:: Task to carry out ::
Copy out all of the data below word for word, omitting the pictures.

:: Supplied data ::
* BEGIN *

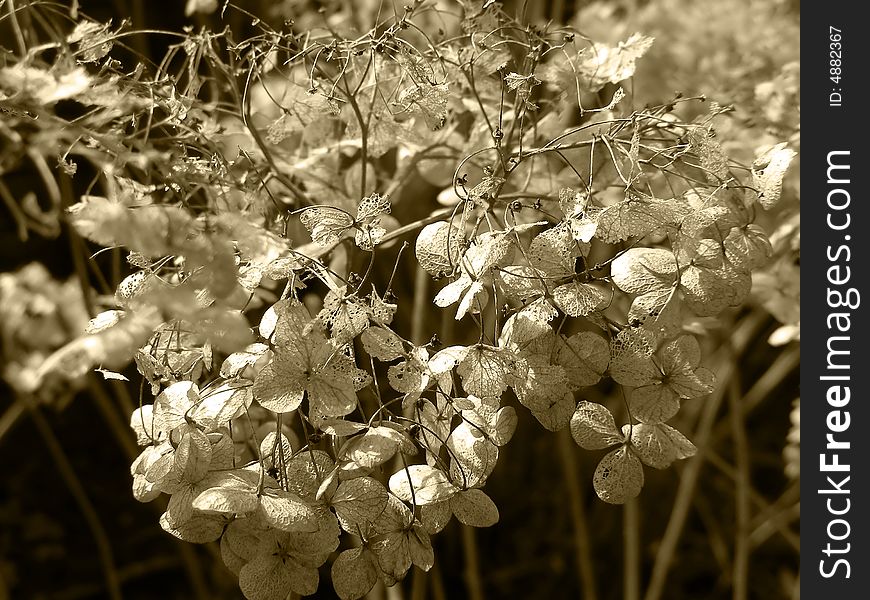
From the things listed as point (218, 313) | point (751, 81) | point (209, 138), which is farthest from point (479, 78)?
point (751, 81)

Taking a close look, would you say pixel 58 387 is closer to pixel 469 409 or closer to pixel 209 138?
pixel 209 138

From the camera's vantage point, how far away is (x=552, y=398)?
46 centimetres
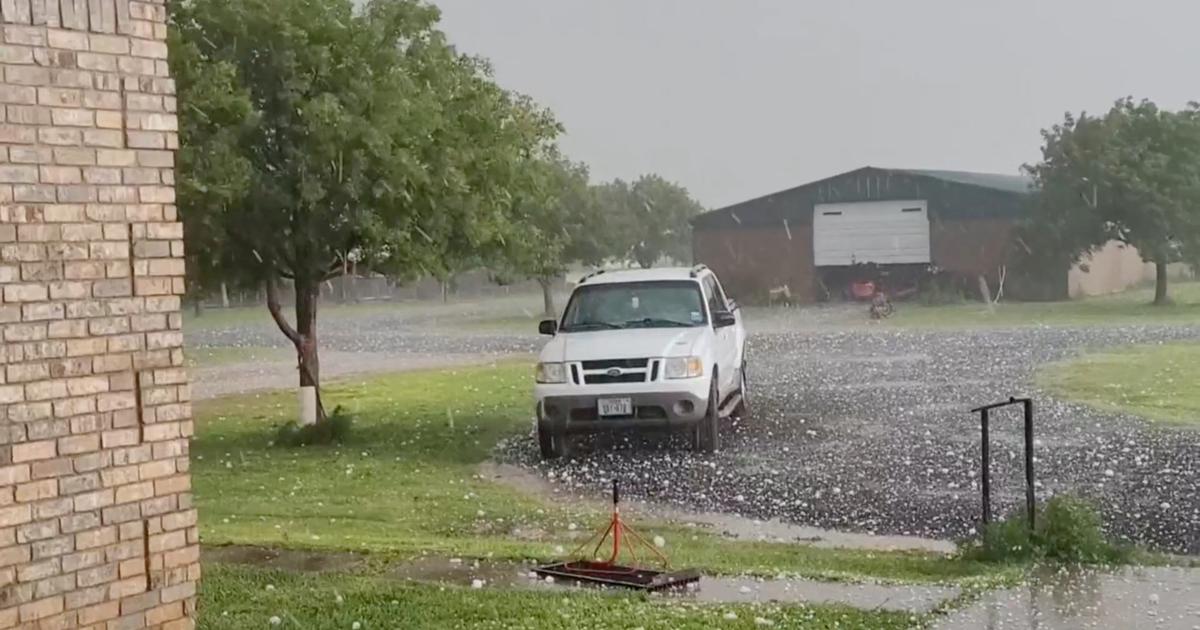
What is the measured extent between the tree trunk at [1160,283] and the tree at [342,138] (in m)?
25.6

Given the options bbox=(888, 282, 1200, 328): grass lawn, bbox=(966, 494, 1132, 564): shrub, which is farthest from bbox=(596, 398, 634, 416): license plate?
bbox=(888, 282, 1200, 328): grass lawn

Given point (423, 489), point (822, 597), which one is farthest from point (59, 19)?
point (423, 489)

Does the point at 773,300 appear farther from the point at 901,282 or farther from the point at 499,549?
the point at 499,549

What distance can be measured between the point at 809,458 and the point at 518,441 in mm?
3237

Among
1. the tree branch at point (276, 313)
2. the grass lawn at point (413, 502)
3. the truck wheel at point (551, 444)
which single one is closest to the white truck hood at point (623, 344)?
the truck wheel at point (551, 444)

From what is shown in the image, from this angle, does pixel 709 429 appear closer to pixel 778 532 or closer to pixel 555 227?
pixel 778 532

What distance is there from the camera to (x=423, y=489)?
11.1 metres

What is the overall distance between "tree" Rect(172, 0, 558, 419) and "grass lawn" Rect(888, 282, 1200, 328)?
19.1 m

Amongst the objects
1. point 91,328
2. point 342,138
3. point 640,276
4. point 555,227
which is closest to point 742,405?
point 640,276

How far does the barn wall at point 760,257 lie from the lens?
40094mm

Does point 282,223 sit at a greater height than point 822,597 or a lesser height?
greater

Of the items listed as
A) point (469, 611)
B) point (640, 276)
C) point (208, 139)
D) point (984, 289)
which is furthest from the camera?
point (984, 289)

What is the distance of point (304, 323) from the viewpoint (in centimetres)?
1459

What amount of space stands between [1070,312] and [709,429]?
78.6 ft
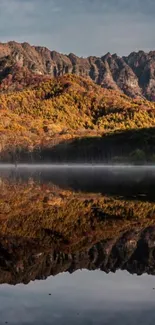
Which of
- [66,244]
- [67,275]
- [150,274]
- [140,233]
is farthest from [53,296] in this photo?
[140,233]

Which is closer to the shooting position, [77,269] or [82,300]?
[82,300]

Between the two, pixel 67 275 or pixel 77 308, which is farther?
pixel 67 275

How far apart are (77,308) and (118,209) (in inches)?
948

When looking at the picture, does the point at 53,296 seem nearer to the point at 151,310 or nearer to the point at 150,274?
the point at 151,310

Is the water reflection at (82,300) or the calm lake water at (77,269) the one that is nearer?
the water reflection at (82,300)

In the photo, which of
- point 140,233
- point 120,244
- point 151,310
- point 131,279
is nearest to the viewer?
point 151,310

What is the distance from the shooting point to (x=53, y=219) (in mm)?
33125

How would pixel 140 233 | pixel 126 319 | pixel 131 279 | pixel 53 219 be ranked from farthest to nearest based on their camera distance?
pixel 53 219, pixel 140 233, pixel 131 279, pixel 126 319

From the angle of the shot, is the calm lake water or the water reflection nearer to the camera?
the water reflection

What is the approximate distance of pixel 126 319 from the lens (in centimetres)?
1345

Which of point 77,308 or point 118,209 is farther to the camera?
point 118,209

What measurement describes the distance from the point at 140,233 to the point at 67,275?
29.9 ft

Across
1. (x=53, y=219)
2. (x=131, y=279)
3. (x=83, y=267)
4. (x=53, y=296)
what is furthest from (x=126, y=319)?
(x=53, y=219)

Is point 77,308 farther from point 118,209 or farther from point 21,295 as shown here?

* END *

:: Task output ::
From the things listed as point (218, 313) | point (751, 81) | point (209, 138), which is farthest from point (479, 78)?
point (751, 81)

Taking a close look, would you say pixel 58 387 is closer to pixel 469 409 or closer to pixel 209 138?
pixel 209 138

From the camera's vantage point, how far away is (x=552, y=398)?
46 centimetres
What is the measured extent between the tree trunk at [1160,283] and the tree at [342,138] (in m)?
25.6

Given the options bbox=(888, 282, 1200, 328): grass lawn, bbox=(966, 494, 1132, 564): shrub, which is farthest from bbox=(596, 398, 634, 416): license plate?
bbox=(888, 282, 1200, 328): grass lawn

Given point (423, 489), point (822, 597), which one is farthest from point (59, 19)?
point (423, 489)

Does the point at 773,300 appear farther from the point at 901,282 or farther from the point at 499,549?
the point at 499,549

What distance can be measured between the point at 809,458 and the point at 518,441 in mm?
3237

Among
1. the tree branch at point (276, 313)
2. the grass lawn at point (413, 502)
3. the truck wheel at point (551, 444)
which single one is closest to the white truck hood at point (623, 344)?
the truck wheel at point (551, 444)

From what is shown in the image, from this angle, does pixel 709 429 appear closer to pixel 778 532 or closer to pixel 555 227?
pixel 778 532

What distance is there from the camera to (x=423, y=489)?
11.1 metres

What is the overall distance between "tree" Rect(172, 0, 558, 419) and "grass lawn" Rect(888, 282, 1200, 328)?
19.1 m

Amongst the objects
1. point 91,328
2. point 342,138
3. point 640,276
4. point 555,227
which is closest to point 742,405?
point 640,276

How far does the barn wall at point 760,257 lie from the lens?
40094mm

Does point 282,223 sit at a greater height than point 822,597 or a lesser height?
greater

Of the items listed as
A) point (469, 611)
B) point (640, 276)
C) point (208, 139)
D) point (984, 289)
which is furthest from the camera?
point (984, 289)

What is the distance of point (304, 323) from the viewpoint (in centimetres)?
1459

What amount of space stands between [1070,312] and [709,429]?
78.6 ft
Which of
- [66,244]
- [67,275]
- [150,274]
- [140,233]
is farthest from [53,296] in this photo?
[140,233]

Which is closer to the shooting position, [77,269] or [82,300]?
[82,300]

Between the two, pixel 67 275 or pixel 77 308, which is farther?
pixel 67 275

How far apart are (77,308) and (118,209) (in inches)?
948

When looking at the picture, does the point at 53,296 seem nearer to the point at 151,310 or nearer to the point at 150,274?
the point at 151,310

Is the water reflection at (82,300) or the calm lake water at (77,269) the one that is nearer?
the water reflection at (82,300)

In the photo, which of
- point 140,233
- point 120,244
- point 151,310
- point 131,279
is nearest to the viewer?
point 151,310

What is the distance from the shooting point to (x=53, y=219) (in mm)?
33125

How would pixel 140 233 | pixel 126 319 | pixel 131 279 | pixel 53 219 be ranked from farthest to nearest based on their camera distance?
pixel 53 219, pixel 140 233, pixel 131 279, pixel 126 319

From the angle of the shot, is the calm lake water or the water reflection nearer to the camera?
the water reflection

What is the approximate distance of pixel 126 319 from the lens (in centimetres)?
1345

Which of point 77,308 or point 118,209 is farther to the camera?
point 118,209

What measurement describes the distance from the point at 140,233 to the point at 67,275?
29.9 ft

Across
1. (x=53, y=219)
2. (x=131, y=279)
3. (x=83, y=267)
4. (x=53, y=296)
what is furthest from (x=126, y=319)?
(x=53, y=219)

Is point 77,308 farther from point 118,209 or farther from point 21,295 as shown here?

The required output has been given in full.